Making a dodged-stacked hybrid bar plot in {ggplot2}
This is the second installment of plot makeover where I take a plot in the wild and make very opinionated modifications to it.
Our plot-in-the-wild comes from (Yurovsky and Yu 2008), a paper on statistical word learning. The plot that I’ll be looking at here is Figure 2, a bar plot of accuracy in a 3-by-3 experimental design.
As you might notice, there’s something interesting going on in this bar plot. It looks like the red and green bars stack together but dodge from the blue bar. It’s looks a bit weird for me as someone who mainly uses {ggplot2} because this kind of a hybrid design is not explicitly supported in the API.
For this plot makeover, I’ll leave aside the issue of whether having a half-stacked, half-dodged bar plot is a good idea.1 In fact, I’m not even gonna focus much on the “makeover” part. Instead I’m just going to take a shot at recreating this plot (likely made in MATLAB with post-processing in PowerPoint) in {ggplot2}.
Again, my primary goal here is replication. But I do want to touch up on some aesthetics while I’m at it.
Major Changes:
Move the title to above the plot
Move the legend inside the plot
Move/remove the y-axis title so it’s not vertically aligned
Minor Changes:
Remove grid lines
Put y-axis in percentages
Add white borders around the bars for clearer color contrast
For a first pass on the makeover, I wanted to get the hybrid design right.

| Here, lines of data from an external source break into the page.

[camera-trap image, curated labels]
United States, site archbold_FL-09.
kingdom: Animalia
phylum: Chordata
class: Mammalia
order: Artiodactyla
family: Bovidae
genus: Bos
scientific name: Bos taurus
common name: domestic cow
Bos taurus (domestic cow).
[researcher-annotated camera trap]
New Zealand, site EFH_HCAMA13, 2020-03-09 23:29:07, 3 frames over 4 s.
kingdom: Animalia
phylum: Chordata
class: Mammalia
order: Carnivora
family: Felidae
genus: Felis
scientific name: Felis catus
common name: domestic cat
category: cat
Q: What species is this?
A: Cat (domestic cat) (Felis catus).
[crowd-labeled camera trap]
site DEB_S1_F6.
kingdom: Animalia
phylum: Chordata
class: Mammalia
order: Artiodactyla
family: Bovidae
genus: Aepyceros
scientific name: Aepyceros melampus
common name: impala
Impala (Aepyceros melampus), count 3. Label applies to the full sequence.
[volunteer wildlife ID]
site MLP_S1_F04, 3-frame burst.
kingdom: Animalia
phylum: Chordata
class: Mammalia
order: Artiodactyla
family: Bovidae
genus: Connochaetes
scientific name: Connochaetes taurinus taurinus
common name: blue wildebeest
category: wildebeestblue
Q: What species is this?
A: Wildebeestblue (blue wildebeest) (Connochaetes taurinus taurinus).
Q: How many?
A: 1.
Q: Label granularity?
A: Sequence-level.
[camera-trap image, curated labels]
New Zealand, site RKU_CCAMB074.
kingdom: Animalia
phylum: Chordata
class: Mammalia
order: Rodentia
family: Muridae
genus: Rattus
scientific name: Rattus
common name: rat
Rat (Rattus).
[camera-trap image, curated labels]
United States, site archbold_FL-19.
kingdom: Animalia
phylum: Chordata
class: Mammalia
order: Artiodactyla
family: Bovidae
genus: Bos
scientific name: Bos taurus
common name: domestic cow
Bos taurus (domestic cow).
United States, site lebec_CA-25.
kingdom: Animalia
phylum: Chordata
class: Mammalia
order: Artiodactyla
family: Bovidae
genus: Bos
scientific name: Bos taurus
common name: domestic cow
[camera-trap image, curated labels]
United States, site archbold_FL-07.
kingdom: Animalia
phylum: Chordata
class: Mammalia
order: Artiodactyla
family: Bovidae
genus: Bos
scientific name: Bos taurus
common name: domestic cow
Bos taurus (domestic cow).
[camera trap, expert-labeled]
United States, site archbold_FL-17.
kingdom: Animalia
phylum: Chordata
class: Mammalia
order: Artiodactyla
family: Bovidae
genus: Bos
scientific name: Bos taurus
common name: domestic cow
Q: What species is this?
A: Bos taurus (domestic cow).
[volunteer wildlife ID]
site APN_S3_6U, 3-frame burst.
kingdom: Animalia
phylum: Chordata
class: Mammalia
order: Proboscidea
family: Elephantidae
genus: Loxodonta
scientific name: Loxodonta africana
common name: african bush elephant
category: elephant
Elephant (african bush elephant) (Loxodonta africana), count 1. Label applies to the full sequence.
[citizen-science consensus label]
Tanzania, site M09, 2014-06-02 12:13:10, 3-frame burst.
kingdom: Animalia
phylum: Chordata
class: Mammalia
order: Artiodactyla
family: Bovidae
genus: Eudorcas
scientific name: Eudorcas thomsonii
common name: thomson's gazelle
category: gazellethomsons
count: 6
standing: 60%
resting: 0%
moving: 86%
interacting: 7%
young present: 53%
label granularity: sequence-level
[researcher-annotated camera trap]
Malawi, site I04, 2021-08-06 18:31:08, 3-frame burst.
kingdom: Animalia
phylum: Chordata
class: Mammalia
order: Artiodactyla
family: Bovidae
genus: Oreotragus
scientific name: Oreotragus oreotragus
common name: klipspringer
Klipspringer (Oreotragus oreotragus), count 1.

The plot below isn’t quite there in terms of covering everything I laid out in my plan, but it does replicate the bar plot design specifically.
Plot
Code
library(tidyverse)
library(extrafont)
df <- tribble(
~Condition, ~Referent, ~Accuracy,
"Primacy", "Single", 0.63,
"Primacy", "Primacy", 0.59,
"Recency", "Single", 0.63,
"Recency", "Recency", 0.5,
"Both", "Single", 0.63,
"Both", "Primacy", 0.5,
"Both", "Recency", 0.31
) %>%
mutate(
error_low = runif(7, .04, .06),
error_high = runif(7, .04, .06),
Condition_name = factor(Condition, levels = c("Primacy", "Recency", "Both")),
Condition = as.numeric(Condition_name),
Referent = factor(Referent, levels = c("Single", "Recency", "Primacy")),
left = Referent == "Single",
color = case_when(
Referent == "Single" ~ "#29476B",
Referent == "Primacy" ~ "#AD403D",
Referent == "Recency" ~ "#9BBB58"
)
)
ggplot(mapping = aes(x = Condition, y = Accuracy, fill = color)) +
geom_col(
data = filter(df, left),
width = .3,
color = "white",
position = position_nudge(x = -.3)
) +
geom_errorbar(
aes(ymin = Accuracy - error_low, ymax = Accuracy + error_high),
data = filter(df, left),
width = .1,
position = position_nudge(x = -.3)
) +
geom_col(
data = filter(df, !left),
color = "white",
width = .3,
) +
geom_errorbar(
aes(y = y, ymin = y - error_low, ymax = y + error_high),
data = filter(df, !left) %>%
group_by(Condition) %>%
mutate(y = accumulate(Accuracy, sum)),
width = .1
) +
scale_fill_identity(
labels = levels(df$Referent),
guide = guide_legend(title = "Referent")
) +
scale_x_continuous(
breaks = 1:3 - .15,
labels = levels(df$Condition_name),
expand = expansion(.1)
) +
scale_y_continuous(
breaks = scales::pretty_breaks(6),
labels = str_remove(scales::pretty_breaks(6)(0:1), "\\.0+"),
limits = 0:1,
expand = expansion(0)
) +
labs(
title = "Exp1: Accuracy by Condition and Word Type"
) +
theme_classic(
base_family = "Roboto",
base_size = 16
)
As you might guess from my two calls to geom_col()
and geom_errorbar()
, I actually split the plotting of the bars into two parts. First I drew the blue bars and their errorbars, then I drew the green and red bars and their errorbars.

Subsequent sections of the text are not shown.